Task to carry out:
Print all the records exactly, please.

......

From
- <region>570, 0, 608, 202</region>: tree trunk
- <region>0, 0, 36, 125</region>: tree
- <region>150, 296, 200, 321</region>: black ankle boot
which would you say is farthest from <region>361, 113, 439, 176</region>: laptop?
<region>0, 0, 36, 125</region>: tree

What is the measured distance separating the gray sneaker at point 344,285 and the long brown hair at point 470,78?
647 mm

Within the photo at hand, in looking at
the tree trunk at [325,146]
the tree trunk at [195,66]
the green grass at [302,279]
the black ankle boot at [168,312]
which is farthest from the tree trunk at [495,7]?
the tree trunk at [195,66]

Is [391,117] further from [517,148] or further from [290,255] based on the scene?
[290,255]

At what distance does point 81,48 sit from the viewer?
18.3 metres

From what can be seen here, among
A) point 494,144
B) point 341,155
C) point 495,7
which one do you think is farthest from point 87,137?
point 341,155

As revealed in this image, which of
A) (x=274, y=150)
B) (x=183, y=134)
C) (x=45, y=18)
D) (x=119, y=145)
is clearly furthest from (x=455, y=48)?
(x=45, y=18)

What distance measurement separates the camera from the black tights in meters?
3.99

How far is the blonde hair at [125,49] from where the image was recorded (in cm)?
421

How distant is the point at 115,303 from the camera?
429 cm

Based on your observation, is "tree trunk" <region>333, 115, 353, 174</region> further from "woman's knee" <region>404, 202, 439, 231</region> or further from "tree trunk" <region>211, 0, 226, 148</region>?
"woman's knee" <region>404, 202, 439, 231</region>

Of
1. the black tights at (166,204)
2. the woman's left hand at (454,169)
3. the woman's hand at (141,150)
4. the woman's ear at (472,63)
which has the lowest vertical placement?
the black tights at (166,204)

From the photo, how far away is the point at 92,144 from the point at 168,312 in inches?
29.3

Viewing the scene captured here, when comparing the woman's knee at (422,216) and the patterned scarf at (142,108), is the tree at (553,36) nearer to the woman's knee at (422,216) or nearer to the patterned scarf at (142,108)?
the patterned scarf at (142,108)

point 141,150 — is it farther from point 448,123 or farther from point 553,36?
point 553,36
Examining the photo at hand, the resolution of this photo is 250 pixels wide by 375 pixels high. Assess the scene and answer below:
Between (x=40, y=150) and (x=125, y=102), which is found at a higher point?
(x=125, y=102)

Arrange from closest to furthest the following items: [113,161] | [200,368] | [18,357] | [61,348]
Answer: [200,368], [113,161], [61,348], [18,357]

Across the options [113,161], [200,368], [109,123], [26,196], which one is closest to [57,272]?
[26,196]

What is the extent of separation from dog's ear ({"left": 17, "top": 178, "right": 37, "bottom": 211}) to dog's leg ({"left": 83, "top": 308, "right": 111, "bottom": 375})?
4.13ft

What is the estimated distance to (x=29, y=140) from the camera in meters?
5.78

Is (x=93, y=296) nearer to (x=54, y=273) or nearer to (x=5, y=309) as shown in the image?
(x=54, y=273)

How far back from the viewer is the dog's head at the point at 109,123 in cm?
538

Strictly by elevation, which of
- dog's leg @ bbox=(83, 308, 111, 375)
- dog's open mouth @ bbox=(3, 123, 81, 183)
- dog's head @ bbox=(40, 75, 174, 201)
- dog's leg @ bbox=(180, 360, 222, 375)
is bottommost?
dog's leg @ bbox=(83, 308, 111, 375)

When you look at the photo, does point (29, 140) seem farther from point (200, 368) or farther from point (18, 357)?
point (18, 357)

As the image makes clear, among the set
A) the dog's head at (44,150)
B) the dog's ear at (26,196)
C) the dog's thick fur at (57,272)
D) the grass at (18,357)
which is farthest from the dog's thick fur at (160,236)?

......

Exercise solution:
From
- <region>570, 0, 608, 202</region>: tree trunk
- <region>0, 0, 36, 125</region>: tree
- <region>150, 296, 200, 321</region>: black ankle boot
which would you say is farthest from <region>361, 113, 439, 176</region>: laptop?
<region>0, 0, 36, 125</region>: tree

What is the measured distance separating the gray sneaker at point 344,285 and the long brown hair at point 470,78?
647 mm

Within the photo at hand, in looking at
the tree trunk at [325,146]
the tree trunk at [195,66]
the green grass at [302,279]
the black ankle boot at [168,312]
which is farthest from the tree trunk at [495,7]?
the tree trunk at [195,66]

Is [391,117] further from [517,148] or further from [290,255] based on the scene?
[290,255]

At what distance does point 81,48 sit from the viewer?
18.3 metres

From what can be seen here, among
A) point 494,144
B) point 341,155
C) point 495,7
which one do you think is farthest from point 87,137?
point 341,155

As revealed in this image, which of
A) (x=274, y=150)
B) (x=183, y=134)
C) (x=45, y=18)
D) (x=119, y=145)
is clearly furthest from (x=455, y=48)?
(x=45, y=18)

What distance measurement separates the camera from the black tights in meters?
3.99

How far is the blonde hair at [125,49] from where the image was recorded (in cm)?
421

How distant is the point at 115,303 from the camera?
429 cm

Based on your observation, is "tree trunk" <region>333, 115, 353, 174</region> further from "woman's knee" <region>404, 202, 439, 231</region> or further from "tree trunk" <region>211, 0, 226, 148</region>?
"woman's knee" <region>404, 202, 439, 231</region>

Of
1. the black tights at (166,204)
2. the woman's left hand at (454,169)
3. the woman's hand at (141,150)
4. the woman's ear at (472,63)
which has the lowest vertical placement?
the black tights at (166,204)

From the photo, how far away is the point at 92,144 from the point at 168,312 in inches?
29.3

Viewing the scene captured here, when comparing the woman's knee at (422,216) and the patterned scarf at (142,108), is the tree at (553,36) nearer to the woman's knee at (422,216) or nearer to the patterned scarf at (142,108)?
the patterned scarf at (142,108)

point 141,150 — is it farther from point 448,123 or farther from point 553,36?
point 553,36
Examining the photo at hand, the resolution of this photo is 250 pixels wide by 375 pixels high. Assess the scene and answer below:
Between (x=40, y=150) and (x=125, y=102), which is found at a higher point?
(x=125, y=102)

Arrange from closest to furthest the following items: [113,161] | [200,368] | [18,357] | [61,348]
Answer: [200,368], [113,161], [61,348], [18,357]

Across the options [113,161], [200,368], [109,123], [26,196], which one is closest to [57,272]?
[26,196]

What is the extent of separation from dog's ear ({"left": 17, "top": 178, "right": 37, "bottom": 211}) to dog's leg ({"left": 83, "top": 308, "right": 111, "bottom": 375})?
4.13ft

What is the estimated distance to (x=29, y=140) from the camera in meters?
5.78

Is (x=93, y=296) nearer to (x=54, y=273) or nearer to (x=5, y=309) as shown in the image?
(x=54, y=273)

How far back from the viewer is the dog's head at the point at 109,123 in cm?
538

Strictly by elevation, which of
- dog's leg @ bbox=(83, 308, 111, 375)
- dog's open mouth @ bbox=(3, 123, 81, 183)
- dog's head @ bbox=(40, 75, 174, 201)
- dog's leg @ bbox=(180, 360, 222, 375)
is bottommost?
dog's leg @ bbox=(83, 308, 111, 375)

When you look at the photo, does point (29, 140) seem farther from point (200, 368) or farther from point (18, 357)?
point (18, 357)

As the image makes clear, among the set
A) the dog's head at (44,150)
B) the dog's ear at (26,196)
C) the dog's thick fur at (57,272)
D) the grass at (18,357)
which is farthest from the dog's thick fur at (160,236)?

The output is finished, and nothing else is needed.